Activity list
1. Answer these from the homework page:
(a) Which lectures does the homework cover?
(b) How many points is Problem 3 worth?
(c) What does Pop() return when the sequence is empty?
2. Reproduce the passage of the homework page that opens with the words containing "Show how to" and closes with "2 - Amortized Analysis (10 points)".

Text segment
******

Homework 1 - Spring 2024

This homework covers the material from lectures 1 to 6.

Due date: May 21st, 10pm Waterloo time.

PDF version of Homework 1.

LaTeX template, in case you want to write it in LaTeX.

Required Exercises

Problem 1 - Amortized Analysis (10 points)

Design a data structure to support the following two operations for a dynamic multiset $S$ of integers, which allows duplicate values:

INSERT( $S, x$ ) inserts $x$ into $S$
DELETE-LARGER-HALF( $S$ ) deletes the largest $⌈ | S | / 2 ⌉$ elements from $S$

Show how to implement this data structure so that any sequence of $m$ INSERT and DELETE-LARGER-HALF operations runs in $O (m)$ time. Your implementation should also include a way to output the elements of $S$ in $O (| S |)$ time.

Hint: to delete larger half, need to find the median. You can use the result that there is a linear time algorithm for finding the median in an unordered array (if you don’t know this result, you should learn about it - it is pretty cool).

Problem 2 - Amortized Analysis (10 points)

An ordered stack is a data structure that stores a sequence of items and supports the following operations:

OrderedPush( $x$ ) removes all items smaller than $x$ from the beginning of the sequence and then adds $x$ to the beginning of the sequence.
Pop() deletes and returns the first item in the sequence, or NULL if the sequence is empty.

Suppose we implement an ordered stack with a simple linked list, using the obvious OrderedPush and Pop algorithms. Prove that if we start with an empty data structure, the amortized cost of each OrderedPush or Pop operation is $O (1)$ .

Problem 3 - Concentration Inequalities (15 points)

******

Extracted records
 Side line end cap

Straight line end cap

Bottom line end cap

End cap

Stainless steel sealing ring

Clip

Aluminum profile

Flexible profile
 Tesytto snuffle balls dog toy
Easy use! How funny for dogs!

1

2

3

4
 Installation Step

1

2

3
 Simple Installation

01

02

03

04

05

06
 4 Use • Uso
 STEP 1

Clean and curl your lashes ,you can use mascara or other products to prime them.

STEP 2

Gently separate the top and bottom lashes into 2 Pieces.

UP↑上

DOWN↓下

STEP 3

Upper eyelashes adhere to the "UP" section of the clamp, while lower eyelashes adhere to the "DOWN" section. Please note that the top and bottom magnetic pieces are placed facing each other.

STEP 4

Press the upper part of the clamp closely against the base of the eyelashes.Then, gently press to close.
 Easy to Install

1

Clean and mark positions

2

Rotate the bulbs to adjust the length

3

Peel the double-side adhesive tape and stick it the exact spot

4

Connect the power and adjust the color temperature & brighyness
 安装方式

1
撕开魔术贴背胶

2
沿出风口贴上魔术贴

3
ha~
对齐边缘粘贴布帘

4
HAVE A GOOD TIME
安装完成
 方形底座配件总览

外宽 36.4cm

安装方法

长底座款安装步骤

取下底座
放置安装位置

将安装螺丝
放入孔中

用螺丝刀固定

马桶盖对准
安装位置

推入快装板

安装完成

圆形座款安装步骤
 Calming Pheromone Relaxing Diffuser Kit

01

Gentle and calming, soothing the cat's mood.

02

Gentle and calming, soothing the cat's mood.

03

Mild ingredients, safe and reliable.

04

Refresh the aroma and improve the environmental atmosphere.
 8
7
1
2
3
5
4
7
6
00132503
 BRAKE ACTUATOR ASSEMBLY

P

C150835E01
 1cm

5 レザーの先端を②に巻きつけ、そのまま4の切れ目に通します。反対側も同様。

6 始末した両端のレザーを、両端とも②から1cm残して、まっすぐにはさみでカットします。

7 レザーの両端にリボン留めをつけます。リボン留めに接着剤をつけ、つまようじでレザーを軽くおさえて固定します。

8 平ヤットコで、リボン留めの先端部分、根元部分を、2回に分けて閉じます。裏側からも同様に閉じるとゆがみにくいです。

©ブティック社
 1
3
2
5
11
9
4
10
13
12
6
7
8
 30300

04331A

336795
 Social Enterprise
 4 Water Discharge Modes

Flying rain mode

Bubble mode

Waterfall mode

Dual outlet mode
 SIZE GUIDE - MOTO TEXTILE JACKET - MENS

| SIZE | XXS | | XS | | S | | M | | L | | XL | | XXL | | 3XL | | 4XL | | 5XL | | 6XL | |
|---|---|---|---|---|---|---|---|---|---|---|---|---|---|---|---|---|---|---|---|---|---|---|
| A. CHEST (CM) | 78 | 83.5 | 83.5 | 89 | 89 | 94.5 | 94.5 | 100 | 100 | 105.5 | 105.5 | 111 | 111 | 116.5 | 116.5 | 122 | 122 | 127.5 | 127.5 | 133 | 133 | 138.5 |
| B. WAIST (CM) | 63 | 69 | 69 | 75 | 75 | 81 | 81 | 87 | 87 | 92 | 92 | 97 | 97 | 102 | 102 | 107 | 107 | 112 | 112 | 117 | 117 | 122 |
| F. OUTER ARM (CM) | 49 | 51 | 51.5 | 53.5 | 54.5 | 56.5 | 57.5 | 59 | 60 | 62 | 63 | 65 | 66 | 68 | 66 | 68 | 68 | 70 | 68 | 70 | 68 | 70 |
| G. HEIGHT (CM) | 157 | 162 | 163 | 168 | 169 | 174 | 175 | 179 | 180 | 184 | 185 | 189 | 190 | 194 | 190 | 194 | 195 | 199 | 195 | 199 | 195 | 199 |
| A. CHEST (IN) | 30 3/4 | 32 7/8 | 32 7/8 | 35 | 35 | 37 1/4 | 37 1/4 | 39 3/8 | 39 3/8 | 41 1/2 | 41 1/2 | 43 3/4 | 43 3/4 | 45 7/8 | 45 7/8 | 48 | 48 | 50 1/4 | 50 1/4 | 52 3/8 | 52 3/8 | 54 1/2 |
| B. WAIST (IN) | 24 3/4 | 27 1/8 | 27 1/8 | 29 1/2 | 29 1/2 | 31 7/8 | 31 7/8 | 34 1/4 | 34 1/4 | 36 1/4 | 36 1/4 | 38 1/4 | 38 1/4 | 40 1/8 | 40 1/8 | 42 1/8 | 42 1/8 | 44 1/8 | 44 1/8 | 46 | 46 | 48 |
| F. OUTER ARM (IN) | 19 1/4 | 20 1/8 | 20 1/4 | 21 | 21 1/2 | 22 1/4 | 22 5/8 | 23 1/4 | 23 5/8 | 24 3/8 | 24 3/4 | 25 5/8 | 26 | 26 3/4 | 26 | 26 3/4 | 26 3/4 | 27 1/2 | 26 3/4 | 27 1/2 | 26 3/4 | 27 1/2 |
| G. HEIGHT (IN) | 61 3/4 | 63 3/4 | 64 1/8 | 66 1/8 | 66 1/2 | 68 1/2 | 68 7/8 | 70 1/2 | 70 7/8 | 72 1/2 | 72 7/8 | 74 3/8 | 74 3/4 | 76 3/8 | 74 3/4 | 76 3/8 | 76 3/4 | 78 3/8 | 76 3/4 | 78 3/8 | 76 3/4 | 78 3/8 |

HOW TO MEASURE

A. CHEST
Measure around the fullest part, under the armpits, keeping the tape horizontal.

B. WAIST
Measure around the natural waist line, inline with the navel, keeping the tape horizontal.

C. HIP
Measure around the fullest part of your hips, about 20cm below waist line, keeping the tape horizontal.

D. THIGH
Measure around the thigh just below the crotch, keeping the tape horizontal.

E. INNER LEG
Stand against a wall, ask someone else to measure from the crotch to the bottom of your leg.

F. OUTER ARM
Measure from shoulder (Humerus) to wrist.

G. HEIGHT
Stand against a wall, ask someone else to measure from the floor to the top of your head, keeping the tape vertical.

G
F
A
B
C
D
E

******

Replies
1.
(a) Lectures 1 to 6.
(b) 15 points.
(c) NULL.

2.
Show how to implement this data structure so that any sequence of $m$ INSERT and DELETE-LARGER-HALF operations runs in $O (m)$ time. Your implementation should also include a way to output the elements of $S$ in $O (| S |)$ time.

Hint: to delete larger half, need to find the median. You can use the result that there is a linear time algorithm for finding the median in an unordered array (if you don’t know this result, you should learn about it - it is pretty cool).

Problem 2 - Amortized Analysis (10 points)